#### Instruction 1
Translate this sentence from the UAE crypto passage into Spanish: "Dubai’s D33 aims to create 100 billion AED from digital transformation projects by 2033."
#### Instruction 2
Reproduce the UAE crypto passage word for word between "Right now, crypto" and "why would they?", inclusive.

#### Text
------------------------------------
The UAE has had a great five year run and retains the momentum. The question is, for how long? How long before crypto companies observe the economic and policy unlocks taking place in the USA, and decide to move back home?
Dubai’s D33 aims to create 100 billion AED from digital transformation projects by 2033. It’s a great goal, but roadblocks remain.
Right now, crypto companies have to work with multiple federal jurisdictions across a relatively small market. This means working with Dubai, Abu Dhabi and Ras Al Khaimah, each of which has different federal requirements. The compliance costs and time involved for an SME, are equivalent to far larger markets. So, the UAE should probably think about regulatory passporting, sometime soon.
Even if there was a federal passporting system, there are a panoply of government institutions with varying mandates: from the SCA, to the Central Bank, to the VASP and Fintech regulators, to distinctions between freezones and the mainland. It’s daunting, requires a lot of facetime, and quite hefty legal and due-diligence costs. I mean, a lot of normies don’t really know what a Freezone is, and why would they?
------------------------------------
#### Data block
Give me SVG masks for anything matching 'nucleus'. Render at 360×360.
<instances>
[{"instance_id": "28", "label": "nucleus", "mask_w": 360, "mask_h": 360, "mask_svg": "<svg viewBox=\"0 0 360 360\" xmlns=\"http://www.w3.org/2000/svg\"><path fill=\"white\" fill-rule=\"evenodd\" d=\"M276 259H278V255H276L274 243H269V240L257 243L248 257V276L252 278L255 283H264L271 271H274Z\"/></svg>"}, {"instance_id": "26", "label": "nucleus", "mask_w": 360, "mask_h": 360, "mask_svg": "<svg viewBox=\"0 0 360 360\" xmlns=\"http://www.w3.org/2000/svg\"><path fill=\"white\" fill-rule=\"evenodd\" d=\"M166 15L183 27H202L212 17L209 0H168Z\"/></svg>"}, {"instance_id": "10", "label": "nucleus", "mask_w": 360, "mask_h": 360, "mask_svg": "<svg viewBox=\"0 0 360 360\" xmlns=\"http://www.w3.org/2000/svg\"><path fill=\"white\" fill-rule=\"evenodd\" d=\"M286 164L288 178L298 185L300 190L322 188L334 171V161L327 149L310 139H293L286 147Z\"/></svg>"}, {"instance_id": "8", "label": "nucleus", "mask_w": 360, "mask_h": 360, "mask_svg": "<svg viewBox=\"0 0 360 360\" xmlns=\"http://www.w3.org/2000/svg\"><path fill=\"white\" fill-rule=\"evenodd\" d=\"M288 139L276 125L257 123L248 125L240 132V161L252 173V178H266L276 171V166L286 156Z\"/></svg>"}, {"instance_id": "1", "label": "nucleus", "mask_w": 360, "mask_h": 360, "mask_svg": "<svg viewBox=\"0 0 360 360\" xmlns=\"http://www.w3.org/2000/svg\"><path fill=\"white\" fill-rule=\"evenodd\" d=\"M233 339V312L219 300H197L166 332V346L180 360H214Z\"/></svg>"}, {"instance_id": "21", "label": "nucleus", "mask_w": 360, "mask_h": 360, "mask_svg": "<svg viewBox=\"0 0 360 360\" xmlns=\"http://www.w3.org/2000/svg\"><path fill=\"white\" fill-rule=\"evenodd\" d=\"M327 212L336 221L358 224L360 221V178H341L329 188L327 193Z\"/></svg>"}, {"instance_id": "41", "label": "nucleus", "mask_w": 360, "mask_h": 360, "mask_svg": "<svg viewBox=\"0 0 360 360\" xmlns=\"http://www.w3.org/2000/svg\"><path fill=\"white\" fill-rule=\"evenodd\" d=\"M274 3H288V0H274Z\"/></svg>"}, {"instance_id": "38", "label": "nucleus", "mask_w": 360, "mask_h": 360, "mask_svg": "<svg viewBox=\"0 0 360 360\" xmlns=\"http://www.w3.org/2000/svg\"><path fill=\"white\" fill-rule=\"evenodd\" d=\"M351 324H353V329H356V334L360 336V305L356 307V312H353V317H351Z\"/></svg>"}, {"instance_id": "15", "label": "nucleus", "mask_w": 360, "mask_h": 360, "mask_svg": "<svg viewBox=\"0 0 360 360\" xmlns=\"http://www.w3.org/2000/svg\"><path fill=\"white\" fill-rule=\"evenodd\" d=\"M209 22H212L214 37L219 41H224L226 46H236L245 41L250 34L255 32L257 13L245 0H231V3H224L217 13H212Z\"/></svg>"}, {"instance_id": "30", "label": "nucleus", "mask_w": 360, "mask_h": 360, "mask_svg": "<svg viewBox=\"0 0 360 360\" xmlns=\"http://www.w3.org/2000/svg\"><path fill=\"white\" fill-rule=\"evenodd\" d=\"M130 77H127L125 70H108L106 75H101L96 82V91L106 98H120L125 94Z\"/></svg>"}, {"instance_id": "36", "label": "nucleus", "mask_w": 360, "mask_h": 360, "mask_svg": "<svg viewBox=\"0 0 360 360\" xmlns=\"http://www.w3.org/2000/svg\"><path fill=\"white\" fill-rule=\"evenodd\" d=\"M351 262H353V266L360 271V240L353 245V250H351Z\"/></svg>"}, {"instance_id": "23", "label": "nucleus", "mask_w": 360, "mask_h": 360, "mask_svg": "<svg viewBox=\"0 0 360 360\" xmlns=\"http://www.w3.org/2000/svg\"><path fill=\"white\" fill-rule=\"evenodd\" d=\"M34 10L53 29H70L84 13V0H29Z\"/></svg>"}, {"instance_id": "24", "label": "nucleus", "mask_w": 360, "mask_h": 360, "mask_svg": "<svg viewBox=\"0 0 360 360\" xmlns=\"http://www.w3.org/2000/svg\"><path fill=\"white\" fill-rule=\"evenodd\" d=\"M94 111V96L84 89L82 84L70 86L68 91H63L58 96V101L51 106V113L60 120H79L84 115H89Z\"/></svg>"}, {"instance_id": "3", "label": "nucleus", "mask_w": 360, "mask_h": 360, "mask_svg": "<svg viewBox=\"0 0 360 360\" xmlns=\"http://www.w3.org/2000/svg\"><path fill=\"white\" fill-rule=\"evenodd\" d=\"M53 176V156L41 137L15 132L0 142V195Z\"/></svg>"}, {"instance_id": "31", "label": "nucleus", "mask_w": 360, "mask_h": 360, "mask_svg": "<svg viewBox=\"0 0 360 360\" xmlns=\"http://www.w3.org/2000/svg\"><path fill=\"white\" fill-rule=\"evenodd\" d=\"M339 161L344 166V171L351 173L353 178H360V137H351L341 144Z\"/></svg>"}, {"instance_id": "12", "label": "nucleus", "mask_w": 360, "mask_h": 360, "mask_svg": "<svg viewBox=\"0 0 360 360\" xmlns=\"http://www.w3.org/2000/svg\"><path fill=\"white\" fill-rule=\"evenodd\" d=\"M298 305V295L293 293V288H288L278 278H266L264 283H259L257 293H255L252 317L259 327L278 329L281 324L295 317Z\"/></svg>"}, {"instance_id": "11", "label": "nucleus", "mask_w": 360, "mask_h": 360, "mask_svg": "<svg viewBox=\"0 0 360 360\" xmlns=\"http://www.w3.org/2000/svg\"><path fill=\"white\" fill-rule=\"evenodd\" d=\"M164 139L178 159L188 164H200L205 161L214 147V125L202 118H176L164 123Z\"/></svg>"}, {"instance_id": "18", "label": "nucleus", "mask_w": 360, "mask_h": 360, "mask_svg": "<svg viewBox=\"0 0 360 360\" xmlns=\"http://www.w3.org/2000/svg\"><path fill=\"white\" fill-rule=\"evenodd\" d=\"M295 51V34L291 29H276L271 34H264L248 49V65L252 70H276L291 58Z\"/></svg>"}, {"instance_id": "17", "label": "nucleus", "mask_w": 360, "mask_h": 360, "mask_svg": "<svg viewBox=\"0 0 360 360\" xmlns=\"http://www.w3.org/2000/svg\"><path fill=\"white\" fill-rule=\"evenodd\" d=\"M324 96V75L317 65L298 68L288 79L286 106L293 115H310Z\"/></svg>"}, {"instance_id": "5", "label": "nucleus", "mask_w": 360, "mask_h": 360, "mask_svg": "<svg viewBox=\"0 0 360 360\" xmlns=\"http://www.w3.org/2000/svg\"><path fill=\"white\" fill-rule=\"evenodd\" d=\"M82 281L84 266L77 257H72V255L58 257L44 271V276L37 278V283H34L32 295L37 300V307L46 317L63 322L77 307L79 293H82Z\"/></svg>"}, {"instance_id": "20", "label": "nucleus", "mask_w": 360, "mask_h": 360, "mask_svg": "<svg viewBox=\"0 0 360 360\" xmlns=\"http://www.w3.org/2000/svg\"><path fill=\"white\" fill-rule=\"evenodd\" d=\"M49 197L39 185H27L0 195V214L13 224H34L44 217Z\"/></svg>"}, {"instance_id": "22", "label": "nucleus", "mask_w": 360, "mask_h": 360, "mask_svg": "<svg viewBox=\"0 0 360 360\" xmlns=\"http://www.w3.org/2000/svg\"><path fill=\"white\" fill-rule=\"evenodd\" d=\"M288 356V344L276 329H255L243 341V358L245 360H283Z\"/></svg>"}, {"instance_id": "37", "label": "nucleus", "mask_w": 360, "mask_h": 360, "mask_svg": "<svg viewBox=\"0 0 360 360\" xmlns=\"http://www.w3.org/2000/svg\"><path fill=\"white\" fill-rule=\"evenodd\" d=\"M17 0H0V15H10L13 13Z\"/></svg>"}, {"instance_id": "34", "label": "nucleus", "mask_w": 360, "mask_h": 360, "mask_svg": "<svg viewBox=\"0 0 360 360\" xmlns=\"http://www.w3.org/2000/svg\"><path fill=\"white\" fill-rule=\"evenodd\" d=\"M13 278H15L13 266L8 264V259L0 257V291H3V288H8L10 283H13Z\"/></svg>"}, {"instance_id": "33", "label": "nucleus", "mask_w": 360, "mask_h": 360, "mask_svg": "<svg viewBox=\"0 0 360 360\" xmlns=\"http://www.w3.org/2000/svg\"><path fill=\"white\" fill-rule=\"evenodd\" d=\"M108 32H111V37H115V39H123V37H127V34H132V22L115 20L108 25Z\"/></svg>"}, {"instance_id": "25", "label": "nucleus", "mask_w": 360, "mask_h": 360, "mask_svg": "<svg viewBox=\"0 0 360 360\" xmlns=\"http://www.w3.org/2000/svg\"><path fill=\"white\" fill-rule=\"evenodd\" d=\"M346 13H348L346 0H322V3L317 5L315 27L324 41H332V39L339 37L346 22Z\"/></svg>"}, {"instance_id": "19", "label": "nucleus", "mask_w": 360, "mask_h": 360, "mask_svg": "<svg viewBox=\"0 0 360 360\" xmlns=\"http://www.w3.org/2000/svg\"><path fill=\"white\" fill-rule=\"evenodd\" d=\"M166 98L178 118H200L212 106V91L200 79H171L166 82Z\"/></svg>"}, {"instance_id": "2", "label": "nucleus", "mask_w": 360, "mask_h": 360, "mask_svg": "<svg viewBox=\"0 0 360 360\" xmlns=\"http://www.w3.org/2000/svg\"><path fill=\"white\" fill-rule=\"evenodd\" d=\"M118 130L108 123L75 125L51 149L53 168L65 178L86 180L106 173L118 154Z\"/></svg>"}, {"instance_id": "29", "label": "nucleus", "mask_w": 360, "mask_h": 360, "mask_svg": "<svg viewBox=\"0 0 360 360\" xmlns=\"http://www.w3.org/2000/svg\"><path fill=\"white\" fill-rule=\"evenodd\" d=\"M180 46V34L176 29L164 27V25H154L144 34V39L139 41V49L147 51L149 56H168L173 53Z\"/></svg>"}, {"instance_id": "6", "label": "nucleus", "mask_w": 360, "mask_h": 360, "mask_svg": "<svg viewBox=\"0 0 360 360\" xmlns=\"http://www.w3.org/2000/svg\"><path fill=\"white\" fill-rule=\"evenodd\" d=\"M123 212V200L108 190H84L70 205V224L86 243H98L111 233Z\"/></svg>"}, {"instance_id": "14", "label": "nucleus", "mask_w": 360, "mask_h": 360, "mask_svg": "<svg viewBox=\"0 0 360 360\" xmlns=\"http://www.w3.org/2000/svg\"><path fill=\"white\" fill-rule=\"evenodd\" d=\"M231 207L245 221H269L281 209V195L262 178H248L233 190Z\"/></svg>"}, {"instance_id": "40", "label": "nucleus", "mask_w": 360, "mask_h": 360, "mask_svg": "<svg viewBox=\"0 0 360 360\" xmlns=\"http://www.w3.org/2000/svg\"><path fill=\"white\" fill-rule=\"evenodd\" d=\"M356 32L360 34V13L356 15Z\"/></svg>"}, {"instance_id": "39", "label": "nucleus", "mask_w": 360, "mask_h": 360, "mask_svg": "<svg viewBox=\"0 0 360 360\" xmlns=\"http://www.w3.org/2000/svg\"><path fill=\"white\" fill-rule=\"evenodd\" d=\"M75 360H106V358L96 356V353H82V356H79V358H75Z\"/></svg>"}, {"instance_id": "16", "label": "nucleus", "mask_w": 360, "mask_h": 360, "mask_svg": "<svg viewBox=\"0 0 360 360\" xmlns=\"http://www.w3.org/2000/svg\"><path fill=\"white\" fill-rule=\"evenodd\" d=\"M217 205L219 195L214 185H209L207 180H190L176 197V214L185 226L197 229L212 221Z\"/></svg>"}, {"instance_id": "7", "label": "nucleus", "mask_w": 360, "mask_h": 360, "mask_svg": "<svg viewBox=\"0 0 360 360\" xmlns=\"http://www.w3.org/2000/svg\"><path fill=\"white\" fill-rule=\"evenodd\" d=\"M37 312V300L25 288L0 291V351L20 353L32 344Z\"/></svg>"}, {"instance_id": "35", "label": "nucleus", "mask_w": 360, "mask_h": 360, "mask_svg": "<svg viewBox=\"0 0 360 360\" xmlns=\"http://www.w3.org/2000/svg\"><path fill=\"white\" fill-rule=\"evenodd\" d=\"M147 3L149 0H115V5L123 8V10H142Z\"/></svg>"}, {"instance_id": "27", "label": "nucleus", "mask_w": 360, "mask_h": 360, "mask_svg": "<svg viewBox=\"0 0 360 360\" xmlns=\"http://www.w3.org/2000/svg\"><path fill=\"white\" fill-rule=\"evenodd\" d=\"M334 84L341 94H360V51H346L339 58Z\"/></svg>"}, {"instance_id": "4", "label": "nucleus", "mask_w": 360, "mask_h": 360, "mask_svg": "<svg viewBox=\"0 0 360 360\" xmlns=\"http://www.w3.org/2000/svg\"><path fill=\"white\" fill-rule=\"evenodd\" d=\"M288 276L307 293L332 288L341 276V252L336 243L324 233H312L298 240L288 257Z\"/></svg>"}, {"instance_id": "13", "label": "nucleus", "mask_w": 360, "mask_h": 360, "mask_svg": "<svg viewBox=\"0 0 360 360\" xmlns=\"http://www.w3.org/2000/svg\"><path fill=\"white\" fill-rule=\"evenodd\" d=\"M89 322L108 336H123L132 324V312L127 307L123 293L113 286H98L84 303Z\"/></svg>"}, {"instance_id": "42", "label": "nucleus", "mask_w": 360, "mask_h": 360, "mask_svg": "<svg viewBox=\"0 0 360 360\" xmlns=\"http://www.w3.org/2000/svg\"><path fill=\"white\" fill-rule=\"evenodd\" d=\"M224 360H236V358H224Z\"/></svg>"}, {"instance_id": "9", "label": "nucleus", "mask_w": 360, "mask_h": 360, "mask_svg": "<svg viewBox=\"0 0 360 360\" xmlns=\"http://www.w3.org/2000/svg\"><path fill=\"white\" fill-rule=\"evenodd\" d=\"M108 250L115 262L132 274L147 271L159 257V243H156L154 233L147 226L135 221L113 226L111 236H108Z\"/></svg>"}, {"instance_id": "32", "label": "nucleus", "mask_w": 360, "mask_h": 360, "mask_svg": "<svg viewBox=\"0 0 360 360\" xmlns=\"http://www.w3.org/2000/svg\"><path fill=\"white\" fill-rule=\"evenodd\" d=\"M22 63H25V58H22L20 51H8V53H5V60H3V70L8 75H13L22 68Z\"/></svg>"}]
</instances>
------------------------------------
#### Worked solution 1
El D33 de Dubái tiene como objetivo generar 100 000 millones de AED a partir de proyectos de transformación digital para 2033.

#### Worked solution 2
Right now, crypto companies have to work with multiple federal jurisdictions across a relatively small market. This means working with Dubai, Abu Dhabi and Ras Al Khaimah, each of which has different federal requirements. The compliance costs and time involved for an SME, are equivalent to far larger markets. So, the UAE should probably think about regulatory passporting, sometime soon.
Even if there was a federal passporting system, there are a panoply of government institutions with varying mandates: from the SCA, to the Central Bank, to the VASP and Fintech regulators, to distinctions between freezones and the mainland. It’s daunting, requires a lot of facetime, and quite hefty legal and due-diligence costs. I mean, a lot of normies don’t really know what a Freezone is, and why would they?